**Set exercise**: Reproduce every record below exactly as written, leaving out any pictures.

┄┄┄┄┄┄

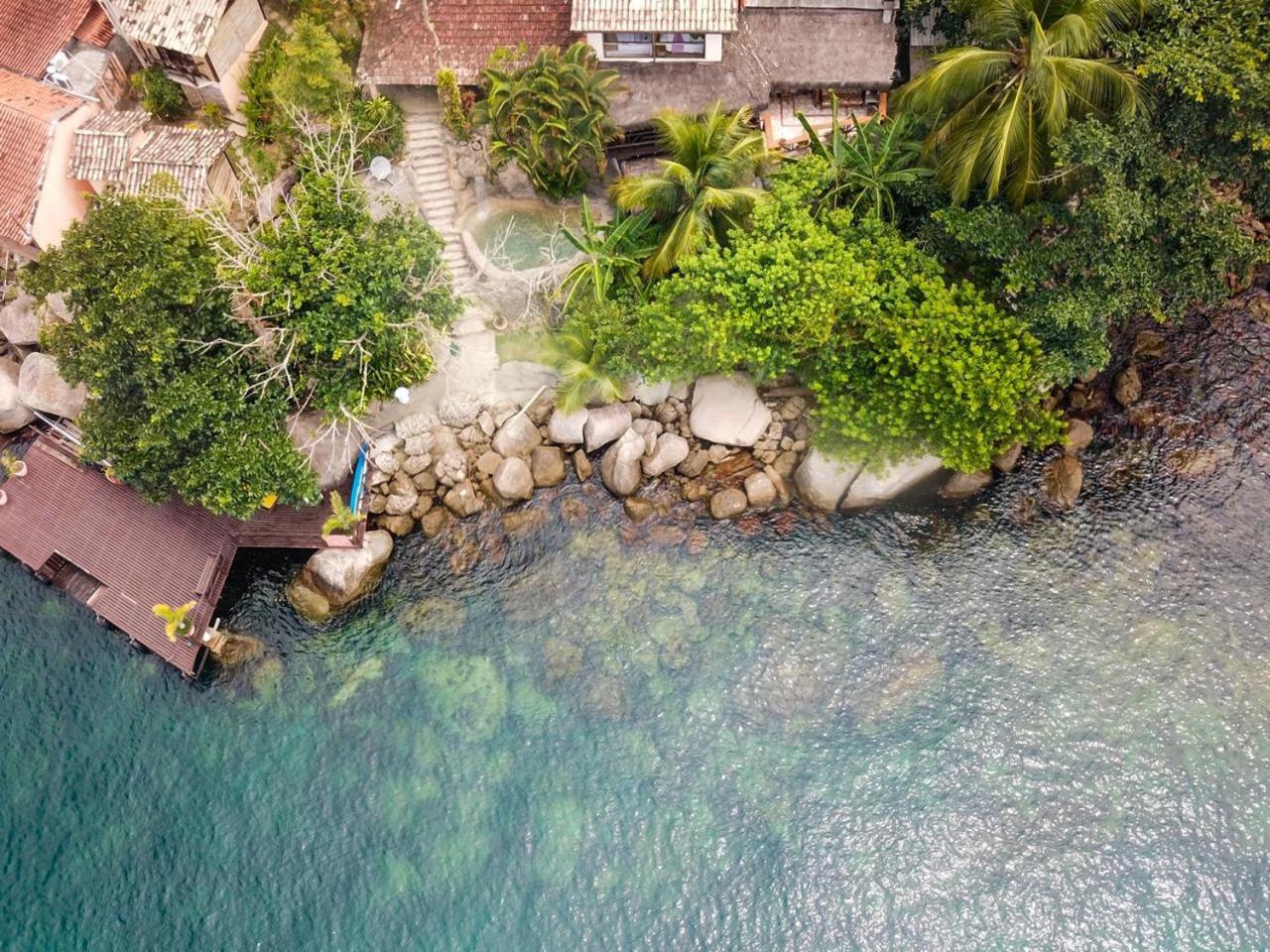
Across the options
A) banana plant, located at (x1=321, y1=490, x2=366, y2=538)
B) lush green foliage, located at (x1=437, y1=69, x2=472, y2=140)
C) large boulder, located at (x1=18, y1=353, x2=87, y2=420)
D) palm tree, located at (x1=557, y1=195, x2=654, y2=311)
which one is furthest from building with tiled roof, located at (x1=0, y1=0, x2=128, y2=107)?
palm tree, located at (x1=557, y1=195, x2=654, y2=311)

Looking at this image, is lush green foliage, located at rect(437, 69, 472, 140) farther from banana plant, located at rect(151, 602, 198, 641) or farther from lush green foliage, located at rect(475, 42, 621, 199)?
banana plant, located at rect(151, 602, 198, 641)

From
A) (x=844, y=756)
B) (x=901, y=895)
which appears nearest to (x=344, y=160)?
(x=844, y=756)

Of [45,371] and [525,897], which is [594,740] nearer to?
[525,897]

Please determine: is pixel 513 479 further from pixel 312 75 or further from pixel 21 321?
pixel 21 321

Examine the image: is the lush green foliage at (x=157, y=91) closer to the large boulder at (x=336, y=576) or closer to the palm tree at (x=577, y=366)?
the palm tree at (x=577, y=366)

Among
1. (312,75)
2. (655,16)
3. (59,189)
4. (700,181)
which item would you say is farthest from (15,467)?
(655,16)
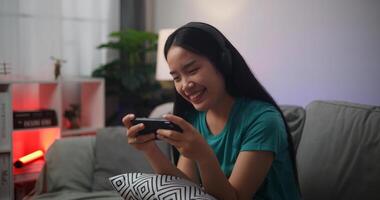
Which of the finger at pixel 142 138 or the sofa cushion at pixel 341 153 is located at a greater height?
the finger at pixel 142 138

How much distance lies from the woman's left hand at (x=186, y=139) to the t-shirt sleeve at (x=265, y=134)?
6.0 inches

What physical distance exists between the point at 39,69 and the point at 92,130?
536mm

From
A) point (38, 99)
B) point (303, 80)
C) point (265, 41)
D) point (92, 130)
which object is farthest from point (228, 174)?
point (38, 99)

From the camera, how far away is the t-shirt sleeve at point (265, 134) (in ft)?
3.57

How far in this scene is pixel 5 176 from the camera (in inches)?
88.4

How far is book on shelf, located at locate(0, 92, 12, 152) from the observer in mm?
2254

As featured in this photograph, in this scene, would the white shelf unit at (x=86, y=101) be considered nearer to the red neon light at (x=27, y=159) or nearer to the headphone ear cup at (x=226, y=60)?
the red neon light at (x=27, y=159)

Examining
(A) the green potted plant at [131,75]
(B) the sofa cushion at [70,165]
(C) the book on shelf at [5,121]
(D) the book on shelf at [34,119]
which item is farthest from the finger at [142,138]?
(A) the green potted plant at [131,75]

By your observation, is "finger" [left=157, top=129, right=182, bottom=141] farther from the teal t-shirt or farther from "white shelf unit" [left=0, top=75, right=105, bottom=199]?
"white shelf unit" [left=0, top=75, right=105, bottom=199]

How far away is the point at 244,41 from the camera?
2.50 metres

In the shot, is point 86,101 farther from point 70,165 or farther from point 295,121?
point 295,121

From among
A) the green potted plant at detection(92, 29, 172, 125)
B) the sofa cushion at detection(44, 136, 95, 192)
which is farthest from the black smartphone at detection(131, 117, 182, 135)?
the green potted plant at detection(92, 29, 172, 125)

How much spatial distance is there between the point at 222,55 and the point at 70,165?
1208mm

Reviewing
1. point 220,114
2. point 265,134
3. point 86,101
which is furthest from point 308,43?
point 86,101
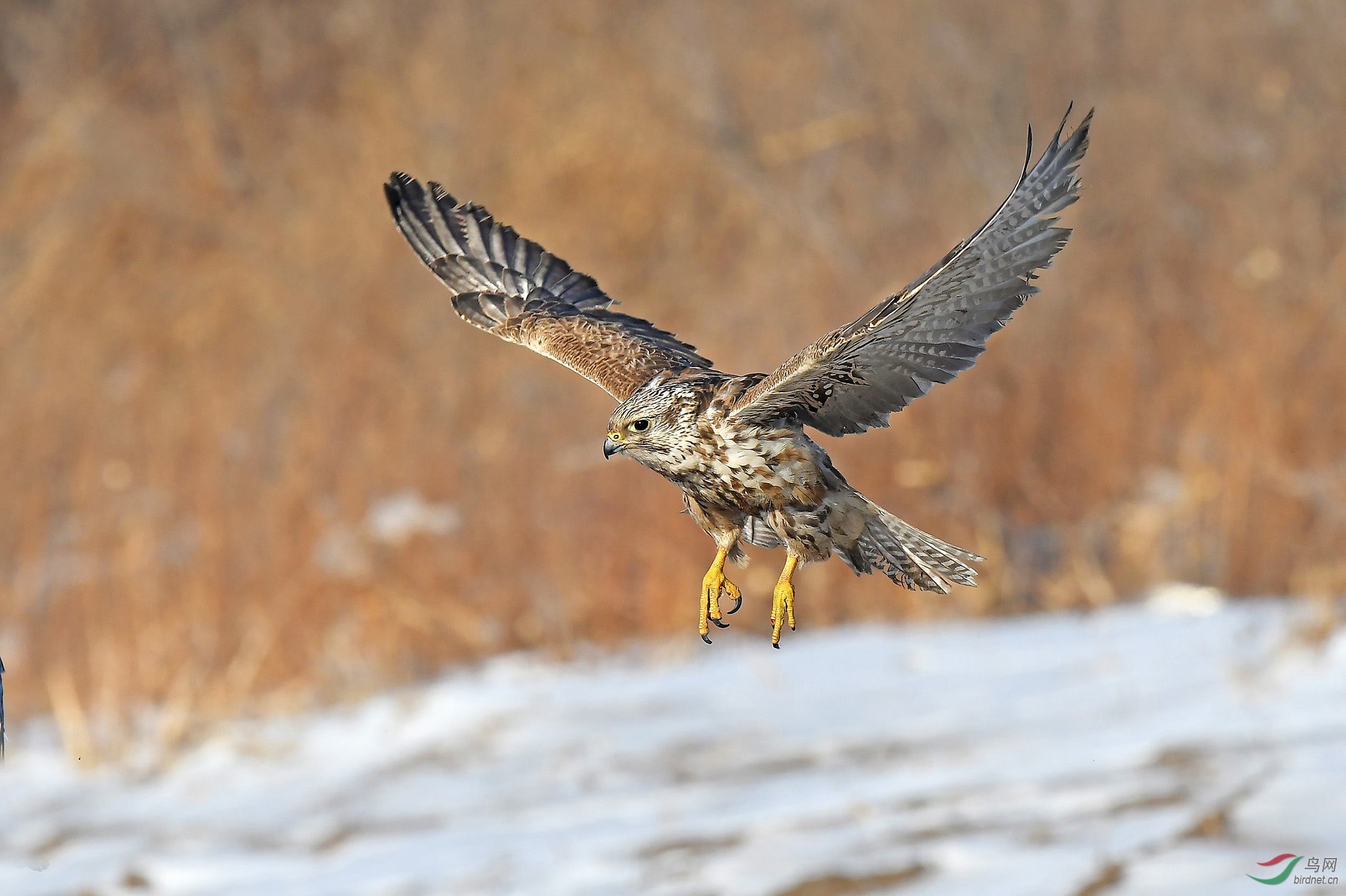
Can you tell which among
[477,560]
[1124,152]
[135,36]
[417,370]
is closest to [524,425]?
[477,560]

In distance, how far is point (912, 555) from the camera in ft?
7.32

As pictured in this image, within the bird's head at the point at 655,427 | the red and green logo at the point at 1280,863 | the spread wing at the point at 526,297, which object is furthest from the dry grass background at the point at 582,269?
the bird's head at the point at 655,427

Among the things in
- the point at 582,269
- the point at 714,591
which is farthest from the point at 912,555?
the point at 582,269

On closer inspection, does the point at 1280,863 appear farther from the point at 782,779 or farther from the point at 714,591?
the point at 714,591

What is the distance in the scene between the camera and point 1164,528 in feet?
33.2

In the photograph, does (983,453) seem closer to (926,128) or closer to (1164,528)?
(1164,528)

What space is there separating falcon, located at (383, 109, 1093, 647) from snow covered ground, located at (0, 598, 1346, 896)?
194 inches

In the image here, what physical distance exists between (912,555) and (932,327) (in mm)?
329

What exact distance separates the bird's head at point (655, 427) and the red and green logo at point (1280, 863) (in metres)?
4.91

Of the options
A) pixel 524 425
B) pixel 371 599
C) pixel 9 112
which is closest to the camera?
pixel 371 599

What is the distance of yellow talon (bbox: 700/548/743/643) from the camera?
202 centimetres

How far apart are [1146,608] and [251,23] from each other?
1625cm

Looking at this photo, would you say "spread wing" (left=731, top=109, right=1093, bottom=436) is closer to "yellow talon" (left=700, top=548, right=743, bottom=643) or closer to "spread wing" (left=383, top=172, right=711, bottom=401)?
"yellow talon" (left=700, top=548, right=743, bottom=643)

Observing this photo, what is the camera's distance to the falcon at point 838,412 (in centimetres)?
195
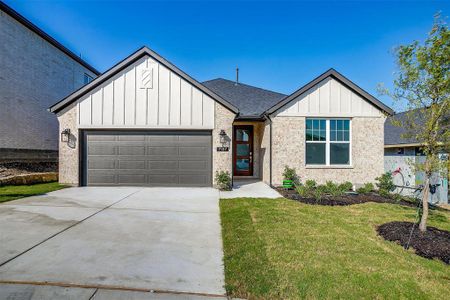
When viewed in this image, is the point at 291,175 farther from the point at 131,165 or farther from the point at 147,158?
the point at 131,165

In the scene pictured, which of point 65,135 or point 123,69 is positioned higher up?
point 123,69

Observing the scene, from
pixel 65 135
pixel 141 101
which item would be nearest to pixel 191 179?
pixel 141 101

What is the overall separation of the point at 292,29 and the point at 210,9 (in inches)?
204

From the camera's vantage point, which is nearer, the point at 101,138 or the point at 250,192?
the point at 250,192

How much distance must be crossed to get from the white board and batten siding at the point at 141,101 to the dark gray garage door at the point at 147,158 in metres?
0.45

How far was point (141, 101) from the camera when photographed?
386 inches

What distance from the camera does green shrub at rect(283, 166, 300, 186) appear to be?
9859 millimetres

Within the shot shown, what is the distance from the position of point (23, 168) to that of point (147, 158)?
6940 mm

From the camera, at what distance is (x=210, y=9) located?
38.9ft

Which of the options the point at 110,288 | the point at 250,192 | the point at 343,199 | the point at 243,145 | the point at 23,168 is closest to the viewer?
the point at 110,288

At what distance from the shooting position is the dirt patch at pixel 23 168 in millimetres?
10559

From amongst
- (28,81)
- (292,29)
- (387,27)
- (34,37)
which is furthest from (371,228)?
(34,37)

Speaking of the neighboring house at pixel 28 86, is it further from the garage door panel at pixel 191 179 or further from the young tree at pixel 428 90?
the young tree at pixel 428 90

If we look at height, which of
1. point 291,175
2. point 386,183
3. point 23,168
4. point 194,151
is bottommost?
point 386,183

┄┄┄┄┄┄

**Response**:
Across the options
A) banana plant, located at (x1=321, y1=490, x2=366, y2=538)
B) lush green foliage, located at (x1=437, y1=69, x2=472, y2=140)
C) large boulder, located at (x1=18, y1=353, x2=87, y2=420)
D) palm tree, located at (x1=557, y1=195, x2=654, y2=311)
which one is furthest from building with tiled roof, located at (x1=0, y1=0, x2=128, y2=107)?
palm tree, located at (x1=557, y1=195, x2=654, y2=311)

Looking at this image, is lush green foliage, located at rect(437, 69, 472, 140) farther from banana plant, located at rect(151, 602, 198, 641) or farther from lush green foliage, located at rect(475, 42, 621, 199)?
banana plant, located at rect(151, 602, 198, 641)

From
A) (x=844, y=756)
B) (x=901, y=895)
which appears nearest to (x=344, y=160)?
(x=844, y=756)

Of [45,371] and [525,897], which is [594,740] nearer to?
[525,897]

Please determine: is pixel 513 479 further from pixel 312 75 or further from pixel 21 321?
pixel 21 321

Examine the image: is the lush green foliage at (x=157, y=91) closer to the large boulder at (x=336, y=576) or closer to the palm tree at (x=577, y=366)?
the palm tree at (x=577, y=366)

Among
1. (312,75)
2. (655,16)
3. (59,189)
4. (700,181)
which item would you say is farthest from (15,467)?
(655,16)
Which of the finger at pixel 142 138 or the sofa cushion at pixel 341 153 is located at a greater height?
the finger at pixel 142 138

How much distance lies from the woman's left hand at (x=186, y=139) to the t-shirt sleeve at (x=265, y=134)?
6.0 inches

What physical distance exists between the point at 39,69 and the point at 92,130?
536mm

From
A) point (38, 99)
B) point (303, 80)
C) point (265, 41)
D) point (92, 130)
which object is farthest from point (228, 174)?
point (38, 99)

From the camera, how far away is the t-shirt sleeve at point (265, 134) (in ft)?
3.57

How far in this scene is pixel 5 176 from the camera (in inches)?
88.4

How far is book on shelf, located at locate(0, 92, 12, 152) from the observer in mm?
2254

As featured in this photograph, in this scene, would the white shelf unit at (x=86, y=101) be considered nearer to the red neon light at (x=27, y=159) or nearer to the headphone ear cup at (x=226, y=60)?
the red neon light at (x=27, y=159)

Examining
(A) the green potted plant at [131,75]
(B) the sofa cushion at [70,165]
(C) the book on shelf at [5,121]
(D) the book on shelf at [34,119]
which item is farthest from the finger at [142,138]?
(A) the green potted plant at [131,75]

By your observation, is "finger" [left=157, top=129, right=182, bottom=141] farther from the teal t-shirt or farther from "white shelf unit" [left=0, top=75, right=105, bottom=199]?
"white shelf unit" [left=0, top=75, right=105, bottom=199]

How far away is the point at 244,41 from the camera?
2.50 metres

In the shot, is point 86,101 farther from point 70,165 or farther from point 295,121?
point 295,121

From among
A) the green potted plant at detection(92, 29, 172, 125)
B) the sofa cushion at detection(44, 136, 95, 192)
which is farthest from the black smartphone at detection(131, 117, 182, 135)?
the green potted plant at detection(92, 29, 172, 125)

How much spatial distance is there between the point at 222,55 and the point at 70,165?
1208mm

Reviewing
1. point 220,114
2. point 265,134
3. point 86,101
which is furthest from point 308,43?
point 86,101
Can you tell which among
[477,560]
[1124,152]
[135,36]
[417,370]
is closest to [524,425]?
[477,560]

In distance, how far is point (912, 555) from the camera in ft?
7.32

As pictured in this image, within the bird's head at the point at 655,427 | the red and green logo at the point at 1280,863 | the spread wing at the point at 526,297, which object is furthest from the dry grass background at the point at 582,269?
the bird's head at the point at 655,427

Among the things in
- the point at 582,269
- the point at 714,591
which is farthest from the point at 912,555?
the point at 582,269

On closer inspection, does the point at 1280,863 appear farther from the point at 782,779 or farther from the point at 714,591?
the point at 714,591

What is the distance in the scene between the camera and point 1164,528 in feet?
33.2

In the photograph, does (983,453) seem closer to (926,128) or closer to (1164,528)?
(1164,528)

What space is there separating falcon, located at (383, 109, 1093, 647) from snow covered ground, located at (0, 598, 1346, 896)?
194 inches

In the image here, what physical distance exists between (912,555) and (932,327) (in mm)?
329

What exact distance separates the bird's head at point (655, 427) and the red and green logo at point (1280, 863) (in metres)?
4.91

Of the options
A) pixel 524 425
B) pixel 371 599
C) pixel 9 112
which is closest to the camera?
pixel 371 599

What is the distance of yellow talon (bbox: 700/548/743/643) from the camera?
202 centimetres

How far apart are [1146,608] and [251,23] from each other?
1625cm

Looking at this photo, would you say "spread wing" (left=731, top=109, right=1093, bottom=436) is closer to "yellow talon" (left=700, top=548, right=743, bottom=643) or closer to "spread wing" (left=383, top=172, right=711, bottom=401)?
"yellow talon" (left=700, top=548, right=743, bottom=643)

Observing this photo, what is the camera's distance to the falcon at point 838,412 (in centimetres)?
195
When viewed in this image, is the point at 291,175 farther from the point at 131,165 or farther from the point at 147,158?
the point at 131,165

In the scene pictured, which of point 65,135 or point 123,69 is positioned higher up?
point 123,69

Observing the scene, from
pixel 65 135
pixel 141 101
which item would be nearest to pixel 191 179?
pixel 141 101

What is the overall separation of the point at 292,29 and the point at 210,9 (in inches)?
204

From the camera's vantage point, which is nearer, the point at 101,138 or the point at 250,192?
the point at 250,192

How much distance must be crossed to get from the white board and batten siding at the point at 141,101 to the dark gray garage door at the point at 147,158 in metres?
0.45

How far was point (141, 101) from the camera when photographed?
386 inches

What distance from the camera does green shrub at rect(283, 166, 300, 186) appear to be?
9859 millimetres

Within the shot shown, what is the distance from the position of point (23, 168) to that of point (147, 158)?
6940 mm

From the camera, at what distance is (x=210, y=9) located?
38.9ft

Which of the options the point at 110,288 | the point at 250,192 | the point at 343,199 | the point at 243,145 | the point at 23,168 is closest to the viewer?
the point at 110,288

At what distance from the shooting position is the dirt patch at pixel 23 168 in millimetres?
10559

From amongst
- (28,81)
- (292,29)
- (387,27)
- (34,37)
which is furthest from (371,228)?
(34,37)

Speaking of the neighboring house at pixel 28 86, is it further from the garage door panel at pixel 191 179 or further from the young tree at pixel 428 90?
the young tree at pixel 428 90

If we look at height, which of
1. point 291,175
2. point 386,183
3. point 23,168
4. point 194,151
is bottommost?
point 386,183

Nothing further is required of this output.